## YOUR GOAL
Copy the listing below word for word, from the line with "How far does" to the line with "8050 centimetres", and include both of those lines.

## MATERIAL SHOWN
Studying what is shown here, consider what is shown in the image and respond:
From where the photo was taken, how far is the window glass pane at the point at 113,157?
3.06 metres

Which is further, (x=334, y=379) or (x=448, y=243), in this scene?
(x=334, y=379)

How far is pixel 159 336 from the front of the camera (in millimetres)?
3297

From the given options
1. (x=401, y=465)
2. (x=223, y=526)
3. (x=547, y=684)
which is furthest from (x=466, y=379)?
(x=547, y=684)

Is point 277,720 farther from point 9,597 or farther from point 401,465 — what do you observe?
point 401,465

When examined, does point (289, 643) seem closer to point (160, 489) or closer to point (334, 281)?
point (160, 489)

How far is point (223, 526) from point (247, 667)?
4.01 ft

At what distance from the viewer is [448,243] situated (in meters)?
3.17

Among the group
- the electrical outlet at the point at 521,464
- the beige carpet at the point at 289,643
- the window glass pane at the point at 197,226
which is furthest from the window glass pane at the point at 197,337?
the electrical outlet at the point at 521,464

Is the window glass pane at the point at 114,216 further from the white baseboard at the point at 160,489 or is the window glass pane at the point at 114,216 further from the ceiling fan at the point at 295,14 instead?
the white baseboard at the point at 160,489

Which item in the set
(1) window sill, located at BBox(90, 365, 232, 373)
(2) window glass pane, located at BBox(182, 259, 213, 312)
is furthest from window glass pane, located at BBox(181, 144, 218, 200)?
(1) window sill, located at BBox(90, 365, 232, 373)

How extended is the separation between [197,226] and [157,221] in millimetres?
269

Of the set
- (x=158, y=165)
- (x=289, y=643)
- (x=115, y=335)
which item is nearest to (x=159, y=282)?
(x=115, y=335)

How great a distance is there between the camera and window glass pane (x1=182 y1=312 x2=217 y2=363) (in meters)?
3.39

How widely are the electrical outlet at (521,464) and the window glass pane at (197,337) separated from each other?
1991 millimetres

---

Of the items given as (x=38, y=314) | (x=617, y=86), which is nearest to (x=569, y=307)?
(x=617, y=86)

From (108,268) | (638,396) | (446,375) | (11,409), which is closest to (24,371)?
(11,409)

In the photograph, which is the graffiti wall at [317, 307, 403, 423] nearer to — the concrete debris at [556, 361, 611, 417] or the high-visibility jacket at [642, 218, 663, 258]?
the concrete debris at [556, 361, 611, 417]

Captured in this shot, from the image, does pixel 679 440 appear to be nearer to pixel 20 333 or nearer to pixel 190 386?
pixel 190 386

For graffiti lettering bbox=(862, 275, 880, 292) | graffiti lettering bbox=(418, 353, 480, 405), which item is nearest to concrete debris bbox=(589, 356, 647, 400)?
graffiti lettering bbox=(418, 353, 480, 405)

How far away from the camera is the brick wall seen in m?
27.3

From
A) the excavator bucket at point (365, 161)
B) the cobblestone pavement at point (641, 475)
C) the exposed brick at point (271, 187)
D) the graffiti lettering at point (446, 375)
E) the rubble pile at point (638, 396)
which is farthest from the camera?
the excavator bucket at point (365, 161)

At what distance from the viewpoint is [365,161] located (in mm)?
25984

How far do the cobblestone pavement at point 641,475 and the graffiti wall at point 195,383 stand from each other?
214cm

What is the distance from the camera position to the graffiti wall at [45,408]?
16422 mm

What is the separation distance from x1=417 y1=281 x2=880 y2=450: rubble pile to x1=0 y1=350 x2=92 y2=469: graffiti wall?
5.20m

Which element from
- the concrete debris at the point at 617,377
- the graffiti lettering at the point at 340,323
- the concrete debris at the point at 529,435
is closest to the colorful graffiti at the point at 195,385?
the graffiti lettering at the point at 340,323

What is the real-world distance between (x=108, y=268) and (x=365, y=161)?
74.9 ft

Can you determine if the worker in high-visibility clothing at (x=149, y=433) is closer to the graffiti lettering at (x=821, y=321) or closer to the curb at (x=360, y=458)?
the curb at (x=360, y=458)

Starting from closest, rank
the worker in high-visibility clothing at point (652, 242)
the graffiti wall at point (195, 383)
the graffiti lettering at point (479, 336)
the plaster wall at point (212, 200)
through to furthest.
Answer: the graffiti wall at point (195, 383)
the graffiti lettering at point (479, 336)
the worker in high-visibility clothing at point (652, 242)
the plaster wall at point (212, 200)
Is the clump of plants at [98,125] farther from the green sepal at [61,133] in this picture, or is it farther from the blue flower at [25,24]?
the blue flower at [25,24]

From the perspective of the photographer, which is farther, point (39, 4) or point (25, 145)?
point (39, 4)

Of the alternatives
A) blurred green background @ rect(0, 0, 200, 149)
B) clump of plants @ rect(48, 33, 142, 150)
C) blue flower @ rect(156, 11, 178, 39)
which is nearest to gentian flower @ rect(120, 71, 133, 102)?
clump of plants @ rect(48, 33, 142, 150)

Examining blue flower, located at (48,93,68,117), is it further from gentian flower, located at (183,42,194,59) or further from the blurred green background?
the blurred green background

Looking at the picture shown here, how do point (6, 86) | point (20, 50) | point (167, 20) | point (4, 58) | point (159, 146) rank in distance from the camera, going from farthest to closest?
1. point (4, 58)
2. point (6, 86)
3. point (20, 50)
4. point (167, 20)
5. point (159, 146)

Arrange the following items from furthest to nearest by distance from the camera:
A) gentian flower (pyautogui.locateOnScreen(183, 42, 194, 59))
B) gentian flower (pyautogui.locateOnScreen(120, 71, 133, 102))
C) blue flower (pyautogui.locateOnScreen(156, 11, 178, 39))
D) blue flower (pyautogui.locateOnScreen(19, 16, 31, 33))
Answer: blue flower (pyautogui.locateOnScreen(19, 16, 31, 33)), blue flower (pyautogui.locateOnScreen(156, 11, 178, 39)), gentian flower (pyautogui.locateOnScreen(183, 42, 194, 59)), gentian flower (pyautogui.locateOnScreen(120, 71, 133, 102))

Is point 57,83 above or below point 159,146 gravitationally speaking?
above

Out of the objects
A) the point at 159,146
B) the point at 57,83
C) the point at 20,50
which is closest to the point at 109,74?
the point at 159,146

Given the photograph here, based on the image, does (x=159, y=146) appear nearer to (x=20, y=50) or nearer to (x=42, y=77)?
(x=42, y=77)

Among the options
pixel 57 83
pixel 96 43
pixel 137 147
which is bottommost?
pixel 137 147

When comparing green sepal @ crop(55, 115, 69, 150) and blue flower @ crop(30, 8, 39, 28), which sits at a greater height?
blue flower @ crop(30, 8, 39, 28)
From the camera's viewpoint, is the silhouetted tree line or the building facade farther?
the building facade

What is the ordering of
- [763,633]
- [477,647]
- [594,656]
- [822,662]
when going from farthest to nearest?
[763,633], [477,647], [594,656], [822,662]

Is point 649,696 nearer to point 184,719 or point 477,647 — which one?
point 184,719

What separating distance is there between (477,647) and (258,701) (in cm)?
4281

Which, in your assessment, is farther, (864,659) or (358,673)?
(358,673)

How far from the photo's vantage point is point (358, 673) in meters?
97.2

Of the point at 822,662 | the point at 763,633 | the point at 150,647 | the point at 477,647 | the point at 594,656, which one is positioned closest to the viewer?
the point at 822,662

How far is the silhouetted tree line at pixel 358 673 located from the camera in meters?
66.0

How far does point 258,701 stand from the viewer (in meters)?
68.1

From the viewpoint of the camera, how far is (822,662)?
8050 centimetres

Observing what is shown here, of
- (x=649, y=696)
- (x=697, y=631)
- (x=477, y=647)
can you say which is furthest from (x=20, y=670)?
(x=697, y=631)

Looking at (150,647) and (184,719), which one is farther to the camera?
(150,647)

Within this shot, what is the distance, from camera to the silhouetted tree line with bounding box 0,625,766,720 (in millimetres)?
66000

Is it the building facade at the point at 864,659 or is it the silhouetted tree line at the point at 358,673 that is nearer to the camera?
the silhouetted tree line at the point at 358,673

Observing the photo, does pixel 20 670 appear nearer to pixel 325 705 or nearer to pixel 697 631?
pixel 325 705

## EXERCISE OUTPUT
How far does point 258,701 stand from the viewer (in meters)?
68.1

From the viewpoint of the camera, how far is (822,662)?
8050 centimetres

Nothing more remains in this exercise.